Las primeras 5 viviendas rurales se encuentran listas

2013 31 de octubre Por
Dos en Paclín y tres en Ancasti, son las primeras viviendas rurales que ya se encuentran listas para ser inauguradas. Forman parte del paquete de 450 construcciones que se erigen en toda la provincia y que son totalmente gratuitas para sus beneficiarios.

En el cumplimiento de su deber social, e intentando saldar la deuda que por años se mantuvo con las familias de menores recursos, la Gobernadora Lucía Corpacci gestionó el Programa de Viviendas Rurales, que  primera vez en la historia se utiliza en la provincia de Catamarca y fue destinado especialmente para quienes habitan el interior profundo de la provincia, y que por años se vieron excluidos y marginados del derecho a una vivienda digna.

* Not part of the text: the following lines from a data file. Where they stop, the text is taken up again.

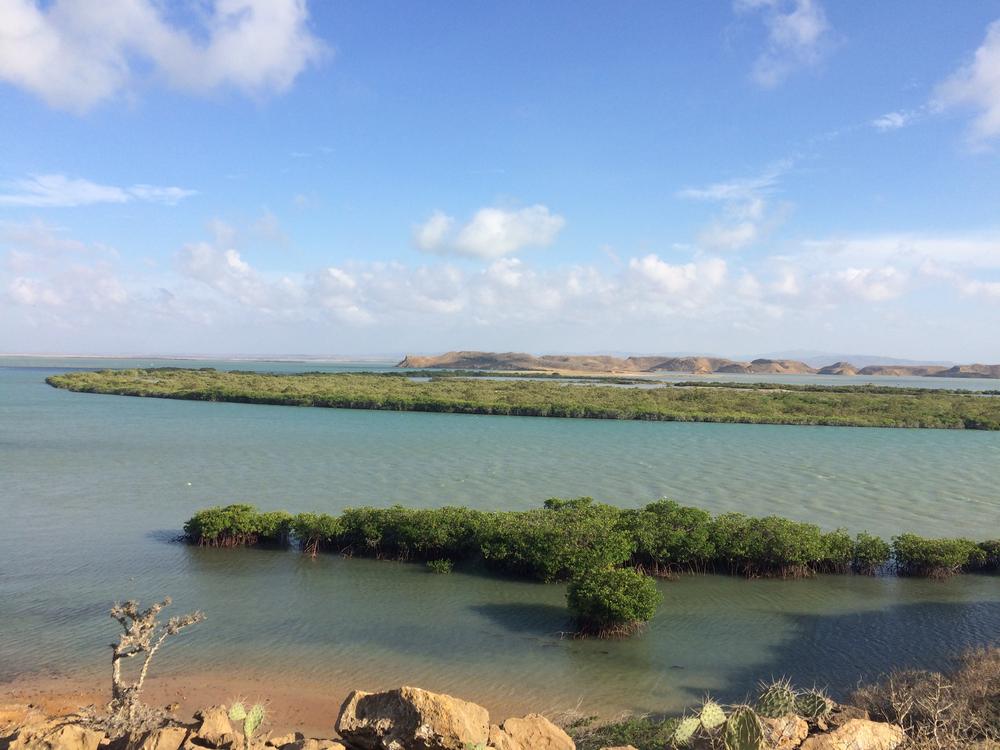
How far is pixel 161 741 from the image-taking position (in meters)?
5.58

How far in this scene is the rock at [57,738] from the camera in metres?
5.63

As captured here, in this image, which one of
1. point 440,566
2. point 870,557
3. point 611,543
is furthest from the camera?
point 870,557

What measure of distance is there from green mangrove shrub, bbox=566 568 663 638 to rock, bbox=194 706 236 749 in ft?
19.0

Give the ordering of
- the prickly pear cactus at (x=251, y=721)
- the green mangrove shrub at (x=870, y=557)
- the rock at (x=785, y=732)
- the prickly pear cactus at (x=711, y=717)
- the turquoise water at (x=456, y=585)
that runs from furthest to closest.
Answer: the green mangrove shrub at (x=870, y=557) → the turquoise water at (x=456, y=585) → the rock at (x=785, y=732) → the prickly pear cactus at (x=711, y=717) → the prickly pear cactus at (x=251, y=721)

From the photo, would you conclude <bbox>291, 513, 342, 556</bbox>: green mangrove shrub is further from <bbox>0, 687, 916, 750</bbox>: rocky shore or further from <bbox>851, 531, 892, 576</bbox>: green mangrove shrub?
<bbox>851, 531, 892, 576</bbox>: green mangrove shrub

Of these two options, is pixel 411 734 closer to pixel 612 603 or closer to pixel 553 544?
pixel 612 603

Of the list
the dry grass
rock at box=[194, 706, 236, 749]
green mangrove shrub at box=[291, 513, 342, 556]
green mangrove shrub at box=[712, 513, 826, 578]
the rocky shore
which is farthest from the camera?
green mangrove shrub at box=[291, 513, 342, 556]

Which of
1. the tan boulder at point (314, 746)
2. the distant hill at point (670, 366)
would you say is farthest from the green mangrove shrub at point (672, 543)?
the distant hill at point (670, 366)

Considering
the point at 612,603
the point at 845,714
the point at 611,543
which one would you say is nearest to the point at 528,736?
the point at 845,714

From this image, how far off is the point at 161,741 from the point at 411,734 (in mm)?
2029

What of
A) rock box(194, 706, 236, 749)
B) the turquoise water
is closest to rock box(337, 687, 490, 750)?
rock box(194, 706, 236, 749)

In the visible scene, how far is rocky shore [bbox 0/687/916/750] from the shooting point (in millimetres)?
5531

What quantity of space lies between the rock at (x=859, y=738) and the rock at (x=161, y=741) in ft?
17.0

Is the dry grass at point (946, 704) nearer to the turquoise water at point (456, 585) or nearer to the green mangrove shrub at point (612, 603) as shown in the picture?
the turquoise water at point (456, 585)
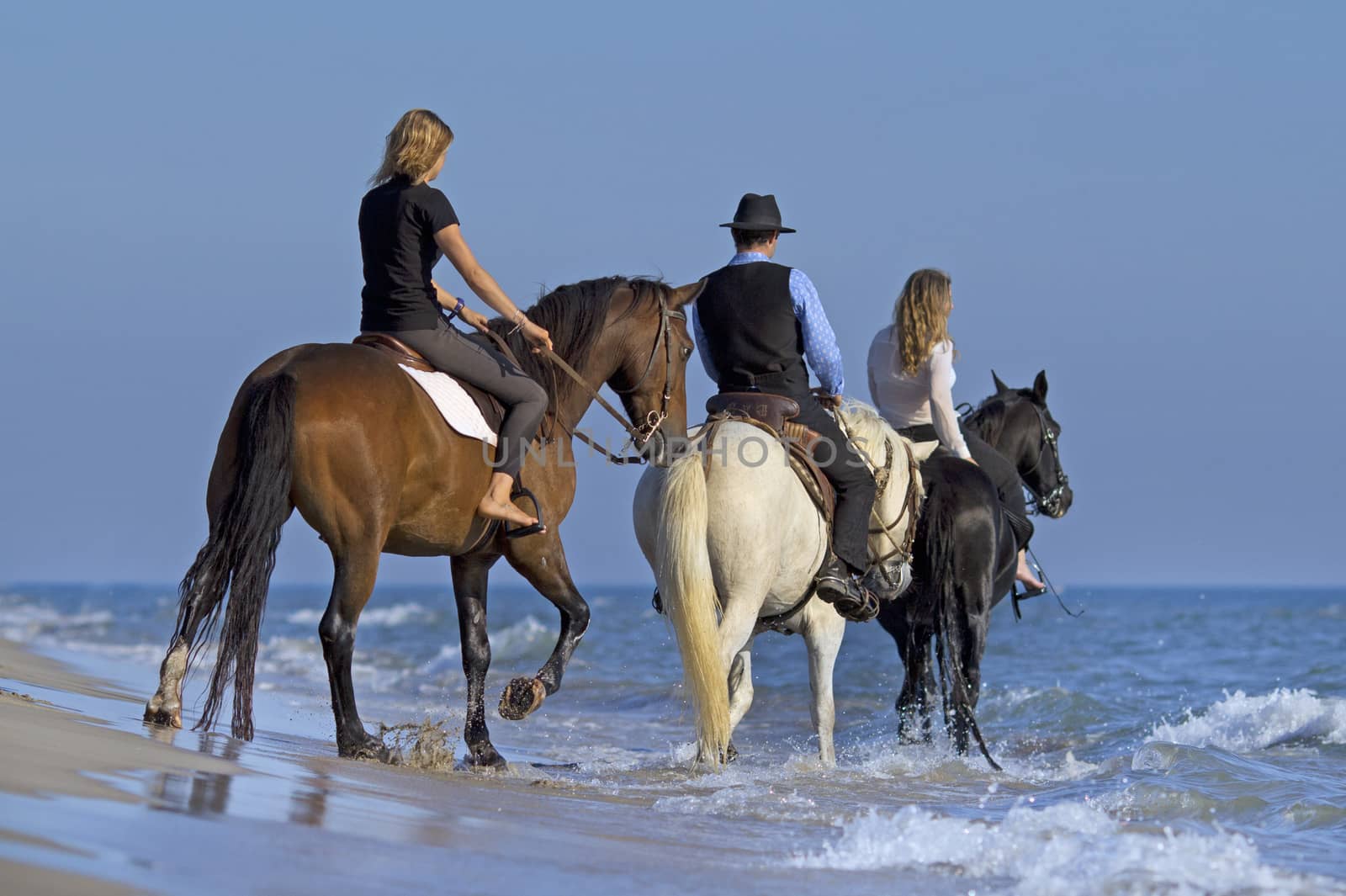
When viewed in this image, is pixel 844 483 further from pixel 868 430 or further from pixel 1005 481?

Así, y a través de la ejecución de la Secretaría de Estado de Vivienda y Desarrollo Urbano, que conduce Octavio Gutiérrrez, en las localidades de Monte Potrero y Las Lajas, Paclín, las familias de  Barrionuevo, Ramón María y Roldán, María Belén ya cuentan con sus vivienda rurales finalizadas, mientras que Guzmán, Anselma, de Casas Viejas y Reyes, Gladis Beatriz de  Los Potreros – Anquincila, al igual que  Mansilla Claudio Daniel, de Yerba Buena,  Ancasti, también cuentan con su flamante vivienda, lista para ser inaugurada.

Viviendas

Este tipo de viviendas rurales tienen  un costo desactualizado de 294.080 pesos cada una de ellas, ya que las tarifas aceptadas por las empresas locales corresponden al año 2012 donde no se tuvo en cuenta el precio actual de los materiales de construcción que sufrieron incrementos de más del 30% durante el 2013. Las viviendas, diferentes de los módulos o mejoramientos habitacionales, cuentan con una dimensión de 85 metros cuadrados cada una  y poseen: 2 dormitorios, cocina con bacha instalada, horno interno y calefón, amplio comedor, baño instalado y lavadero exterior, la vivienda también cuenta con dos ingresos y pergolados exteriores. Las mismas serán entregadas en forma  gratuita a familias relevadas de escasos recursos que viven de los animales  o la producción agrícola. El espíritu del programa apunta a preservar a los habitantes de la zona brindándoles una mejor calidad de vida y así también evitar el desarraigo y  la migración de la juventud hacia las urbes, como una manera de resguardar la cultura ancestral propia de cada uno de los lugares. Su diseño especial, a cargo de un equipo de técnicos de la Secretaría de Estado de Vivienda y Desarrollo Urbano, a cargo de Octavio Gutiérrez, resolvió el desafío del respeto por el paisaje natural, el patrimonio cultural y el reto futuro de difundir el patrimonio donde prevalezcan los valores humanos, con el compromiso de que el desarrollo no ponga en peligro la herencia cultural.